Offer them words for their feelings. Encourage children to express what they’re thinking and feeling. Label some of your feelings to make it easier for them to share theirs.
Tell your child what to expect. If this death means changes in your child’s life or routine, talk to them about what those changes might be to help them feel prepared.
Explain what will happen next. Your child likely has no experience with wakes, funerals, memorial services, or burials. But joining in these rituals can help them find closure. Just tell them as much as you can beforehand about what will occur and why.
Offer your child a role. Taking a small, active role in the services allows kids to feel part of things and can help them process their loss. An older child might read a poem. A younger child might help select songs to be played or help you gather photos to display.
Help them remember their loved one. Encourage your child to draw pictures or write stories about the loved one. Share some of your memories and let your child know how much joy they brought into the person’s life. Explain to your child that it can take time to feel better after someone so special dies, and that’s okay.

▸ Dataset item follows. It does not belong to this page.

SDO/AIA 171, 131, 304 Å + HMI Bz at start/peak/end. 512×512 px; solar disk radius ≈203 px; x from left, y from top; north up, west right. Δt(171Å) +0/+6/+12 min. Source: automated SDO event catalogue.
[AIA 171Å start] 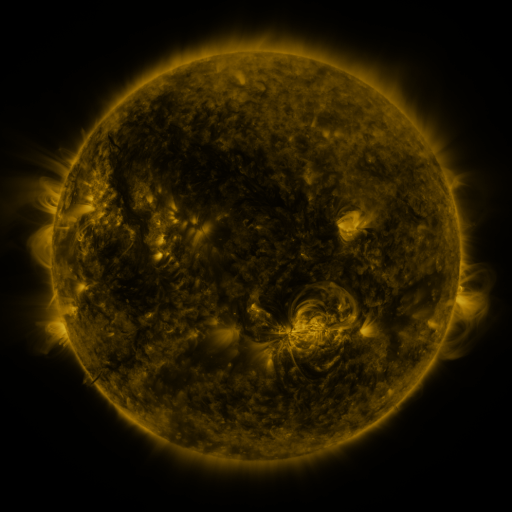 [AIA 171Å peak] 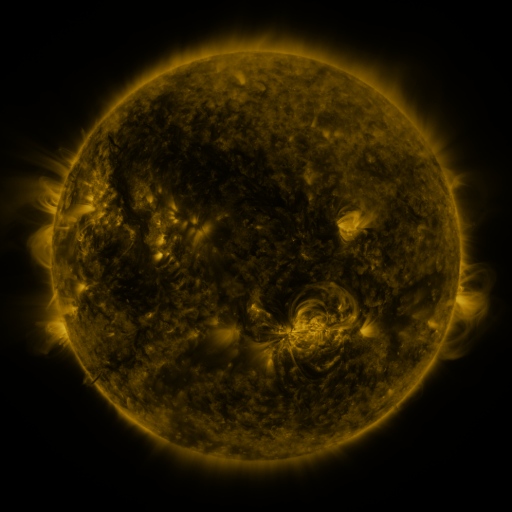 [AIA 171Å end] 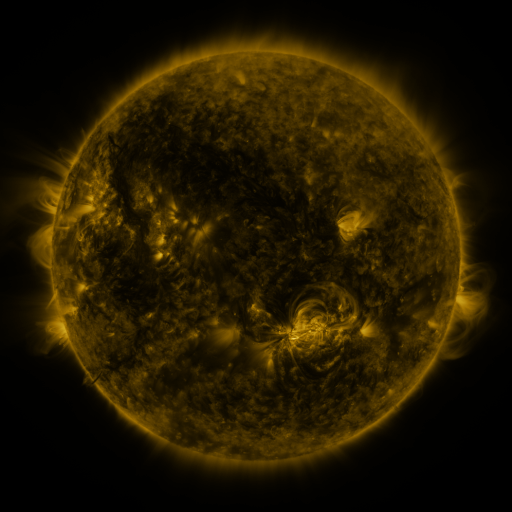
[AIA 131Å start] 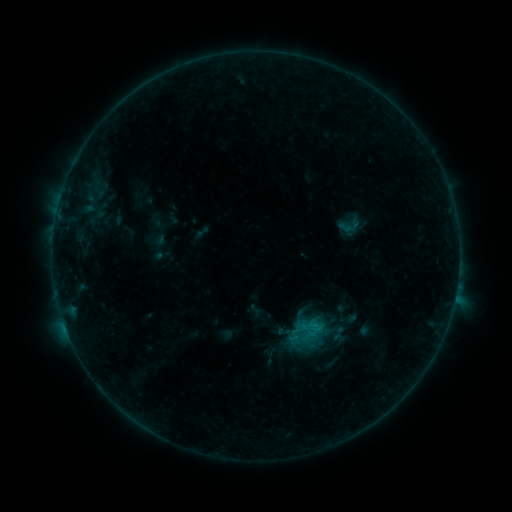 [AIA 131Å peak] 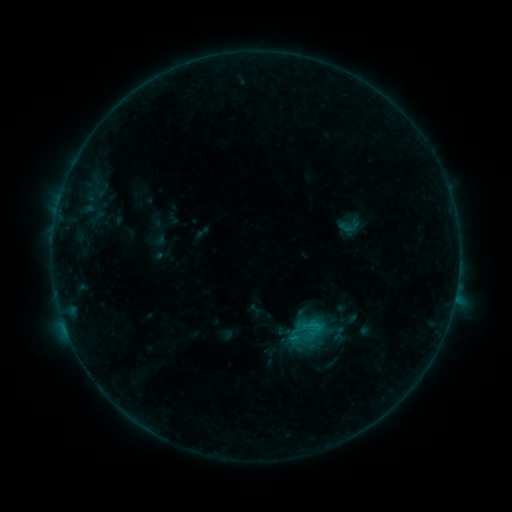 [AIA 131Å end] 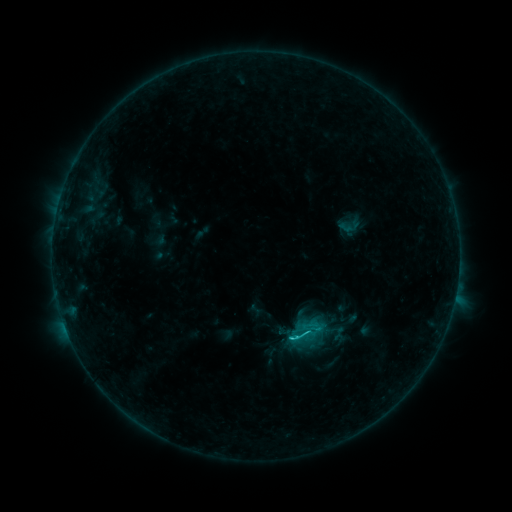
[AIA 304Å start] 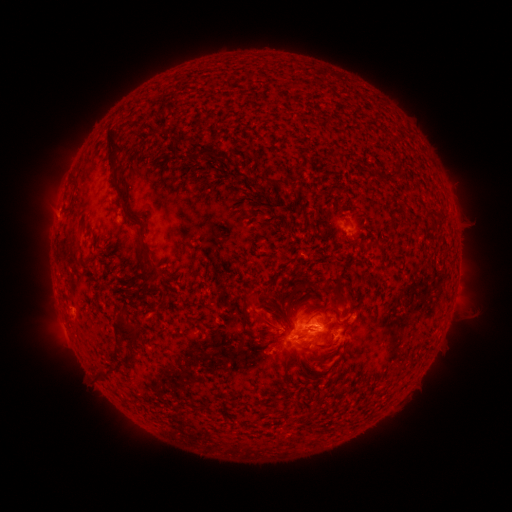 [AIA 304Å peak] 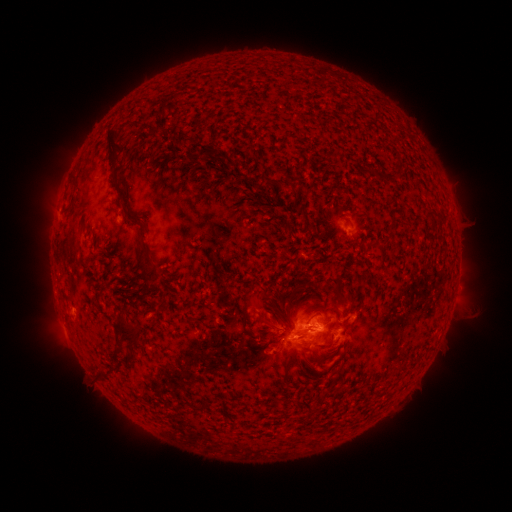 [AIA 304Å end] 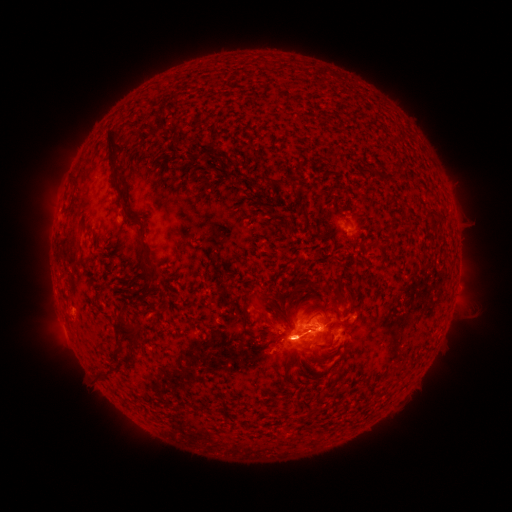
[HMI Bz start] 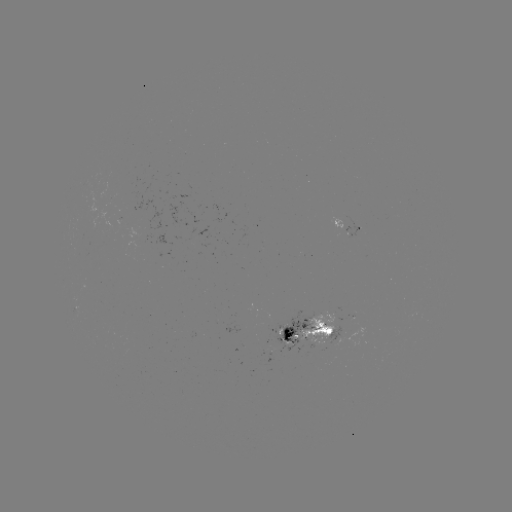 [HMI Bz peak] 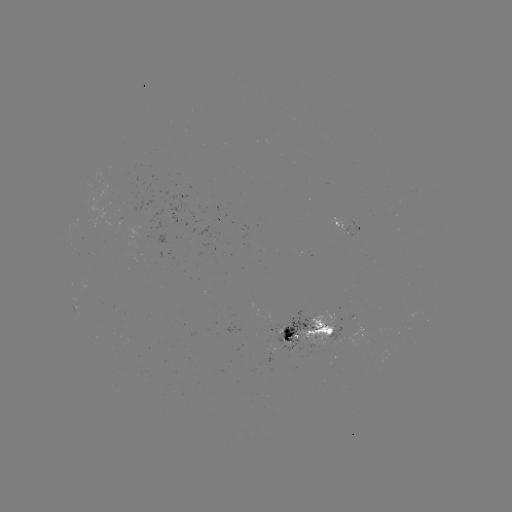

Be there for them long after the service. Over the next few weeks or months — or years — your child will be revisited by sadness and grief and may come up with more questions. Keep conversation lines open, so they know they can talk about their feelings. Some kids may have trouble sleeping or feel particularly sad at night when they have more time to think. Assure them things will get better. It just may take a while.

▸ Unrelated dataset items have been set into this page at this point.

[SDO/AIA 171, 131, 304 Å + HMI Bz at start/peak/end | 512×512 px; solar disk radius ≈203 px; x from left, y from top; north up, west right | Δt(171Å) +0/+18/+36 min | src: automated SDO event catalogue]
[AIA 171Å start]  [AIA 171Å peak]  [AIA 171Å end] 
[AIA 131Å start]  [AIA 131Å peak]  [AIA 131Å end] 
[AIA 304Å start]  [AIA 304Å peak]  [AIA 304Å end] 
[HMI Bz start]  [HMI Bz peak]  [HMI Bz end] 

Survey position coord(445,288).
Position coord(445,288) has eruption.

Remember, regardless of age, grief is a process that differs for each person. Talk often and listen to how your child is feeling. Assure them that healing doesn’t mean forgetting. Their loved one is never completely gone as long as they remember them with love.
A Few “Don’ts” When Comforting Your Child
- Don’t hide your grief from your child. Allow your child to see that it’s normal and healthy to cry and feel sad because their loved one is gone.
- Don’t avoid talking about the person who’s died, thinking it will cause your child pain. Re-living memories or sharing stories can help your child heal and find closure.
- Don’t hesitate to ask for support from your child’s school counselor, physician, Sunday school teacher, pastor, or a hired mental-health professional trained in bereavement.
- Don’t put a time limit on bereavement. Everyone grieves in their own way and on their own timeline. Give yourself and your child time to adjust to the new normal.
- Don’t make your child think they can only be sad now. If their loved one made them happy, then remembering them and talking about them should bring laughter along with the tears, and that’s okay.
- Don’t change your child’s daily routine. Consistency and predictability help children feel safe. Try to keep daily routines and activities as normal as possible, as soon as possible.